Tests

According to many experts, there is no reliable test for Lyme disease and many other tick-borne diseases at this time. Your doctor should make a clinical diagnosis based on your symptoms, medical history, and exposure to ticks. Doctors should not rely solely on tests. There are several blood tests available, but none are completely reliable. The blood test most typically used is called an ELISA (or Lyme titer) test. The test results may mean nothing if it is negative, and it rarely indicates infection if it is performed too early (2 to 6 weeks after the tick bite).

Patients with persistent Lyme Disease and other TBDs seldom have a positive ELISA test, possibly because they have ceased to produce the antibodies detectable by the test. Many experts believe that the ELISA test is only about 30-60% accurate. The ELISA test is not based on the specific Lyme bacteria strain that is most useful for accurate diagnosis. While a positive ELISA test is a reasonably reliable indication of infection, a negative test is useless.
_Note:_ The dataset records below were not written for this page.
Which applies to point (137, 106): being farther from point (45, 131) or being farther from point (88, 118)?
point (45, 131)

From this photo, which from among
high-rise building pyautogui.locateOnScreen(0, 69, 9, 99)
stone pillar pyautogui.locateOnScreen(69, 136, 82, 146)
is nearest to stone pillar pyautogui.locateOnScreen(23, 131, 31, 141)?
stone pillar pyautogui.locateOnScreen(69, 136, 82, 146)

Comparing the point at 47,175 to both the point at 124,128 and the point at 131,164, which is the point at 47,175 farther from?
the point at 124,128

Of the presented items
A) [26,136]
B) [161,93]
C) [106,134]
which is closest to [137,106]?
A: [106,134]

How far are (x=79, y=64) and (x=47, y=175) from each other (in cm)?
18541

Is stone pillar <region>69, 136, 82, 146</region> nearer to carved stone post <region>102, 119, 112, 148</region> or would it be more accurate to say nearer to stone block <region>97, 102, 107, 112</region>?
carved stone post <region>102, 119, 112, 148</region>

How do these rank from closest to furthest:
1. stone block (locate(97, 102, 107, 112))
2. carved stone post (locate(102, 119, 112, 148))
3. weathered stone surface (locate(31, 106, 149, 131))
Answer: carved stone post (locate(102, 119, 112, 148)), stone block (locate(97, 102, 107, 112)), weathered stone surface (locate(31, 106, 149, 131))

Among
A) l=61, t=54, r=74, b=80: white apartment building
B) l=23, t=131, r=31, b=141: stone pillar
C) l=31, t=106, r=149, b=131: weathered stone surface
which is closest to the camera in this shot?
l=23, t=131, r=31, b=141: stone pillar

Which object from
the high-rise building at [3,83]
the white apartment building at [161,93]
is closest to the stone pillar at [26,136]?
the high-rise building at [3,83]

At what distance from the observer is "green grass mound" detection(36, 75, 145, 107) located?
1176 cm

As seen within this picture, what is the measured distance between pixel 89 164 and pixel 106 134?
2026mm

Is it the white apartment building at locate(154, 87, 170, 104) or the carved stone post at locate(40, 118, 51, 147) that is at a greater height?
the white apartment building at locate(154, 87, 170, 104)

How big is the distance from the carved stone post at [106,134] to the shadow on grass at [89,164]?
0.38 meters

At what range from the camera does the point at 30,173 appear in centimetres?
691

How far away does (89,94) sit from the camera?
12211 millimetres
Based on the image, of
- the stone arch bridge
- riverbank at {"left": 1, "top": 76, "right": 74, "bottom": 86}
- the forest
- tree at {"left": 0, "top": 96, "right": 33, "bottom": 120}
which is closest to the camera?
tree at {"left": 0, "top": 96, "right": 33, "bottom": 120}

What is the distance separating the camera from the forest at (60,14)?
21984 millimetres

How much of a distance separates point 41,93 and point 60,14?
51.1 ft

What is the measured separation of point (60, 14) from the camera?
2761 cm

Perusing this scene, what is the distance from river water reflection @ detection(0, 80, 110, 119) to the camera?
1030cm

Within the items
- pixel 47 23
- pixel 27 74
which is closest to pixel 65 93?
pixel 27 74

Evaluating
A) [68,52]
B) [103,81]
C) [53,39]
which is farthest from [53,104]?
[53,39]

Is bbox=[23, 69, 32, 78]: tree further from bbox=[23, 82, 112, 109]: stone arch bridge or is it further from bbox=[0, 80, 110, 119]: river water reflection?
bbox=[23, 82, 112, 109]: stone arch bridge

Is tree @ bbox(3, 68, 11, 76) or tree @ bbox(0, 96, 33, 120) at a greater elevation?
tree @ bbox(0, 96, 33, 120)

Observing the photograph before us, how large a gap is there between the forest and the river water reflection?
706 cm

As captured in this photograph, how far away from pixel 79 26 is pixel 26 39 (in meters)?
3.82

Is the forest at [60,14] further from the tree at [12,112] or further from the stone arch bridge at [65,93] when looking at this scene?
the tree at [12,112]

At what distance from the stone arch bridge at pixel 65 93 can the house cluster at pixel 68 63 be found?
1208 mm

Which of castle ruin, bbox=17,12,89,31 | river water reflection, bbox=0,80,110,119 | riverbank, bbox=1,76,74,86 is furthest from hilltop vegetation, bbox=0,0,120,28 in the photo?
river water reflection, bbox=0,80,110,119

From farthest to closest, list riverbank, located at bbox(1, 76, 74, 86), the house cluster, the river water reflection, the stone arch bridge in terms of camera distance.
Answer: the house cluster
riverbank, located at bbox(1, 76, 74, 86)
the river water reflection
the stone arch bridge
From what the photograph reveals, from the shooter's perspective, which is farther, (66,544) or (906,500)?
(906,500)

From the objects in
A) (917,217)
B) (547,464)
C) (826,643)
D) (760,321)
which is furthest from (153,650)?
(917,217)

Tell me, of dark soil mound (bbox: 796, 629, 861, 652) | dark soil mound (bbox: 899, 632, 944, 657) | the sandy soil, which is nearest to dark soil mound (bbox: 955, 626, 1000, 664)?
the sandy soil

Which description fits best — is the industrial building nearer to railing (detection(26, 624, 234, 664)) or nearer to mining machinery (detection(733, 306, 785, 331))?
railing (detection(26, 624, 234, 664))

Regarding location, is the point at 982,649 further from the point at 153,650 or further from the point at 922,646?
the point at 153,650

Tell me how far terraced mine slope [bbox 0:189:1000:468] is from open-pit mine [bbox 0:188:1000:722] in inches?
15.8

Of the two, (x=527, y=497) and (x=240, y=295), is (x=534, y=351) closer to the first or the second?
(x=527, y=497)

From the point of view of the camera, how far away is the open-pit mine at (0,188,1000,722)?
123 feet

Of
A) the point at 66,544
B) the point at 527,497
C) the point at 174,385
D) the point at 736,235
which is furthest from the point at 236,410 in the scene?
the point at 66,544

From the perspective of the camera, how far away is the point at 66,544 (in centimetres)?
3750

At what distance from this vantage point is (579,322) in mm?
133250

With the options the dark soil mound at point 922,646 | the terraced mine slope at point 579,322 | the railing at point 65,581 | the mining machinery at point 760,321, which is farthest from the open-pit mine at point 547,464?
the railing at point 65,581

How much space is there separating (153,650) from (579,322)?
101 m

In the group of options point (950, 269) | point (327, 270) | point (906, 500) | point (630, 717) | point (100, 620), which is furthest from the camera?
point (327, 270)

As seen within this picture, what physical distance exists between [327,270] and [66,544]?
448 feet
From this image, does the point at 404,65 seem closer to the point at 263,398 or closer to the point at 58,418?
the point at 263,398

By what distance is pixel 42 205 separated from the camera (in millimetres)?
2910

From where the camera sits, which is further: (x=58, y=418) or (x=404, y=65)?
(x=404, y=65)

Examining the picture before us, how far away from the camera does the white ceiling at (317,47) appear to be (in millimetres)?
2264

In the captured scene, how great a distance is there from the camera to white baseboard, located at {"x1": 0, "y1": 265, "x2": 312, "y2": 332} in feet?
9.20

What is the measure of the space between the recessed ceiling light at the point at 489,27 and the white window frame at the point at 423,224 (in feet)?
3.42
The Western blot test for Lyme Disease (LD) often shows infection when an ELISA test does not. Unfortunately, the U.S. Centers for Disease Control (CDC) have set strict criteria for considering a Western blot test as positive for LD. These criteria were established for statistical analysis of the spread of the disease and were not intended to guide doctors in their diagnosis and treatment. The CDC surveillance criteria miss many people with LD. Doctors who use only the CDC guidelines to decide whether or not to treat leave many infected people without treatment. Even if the test results are not positive by CDC standards, any positive Lyme-specific “bands” are useful indicators of infection. Another test, PCR analysis, looks for the DNA of the Lyme bacteria in blood, urine, or tissue. Multiple tests are usually required before a sample is obtained that contains the bacteria. However, in recent years PCR testing has become extremely reliable when positive. Most doctors are unaware of this test.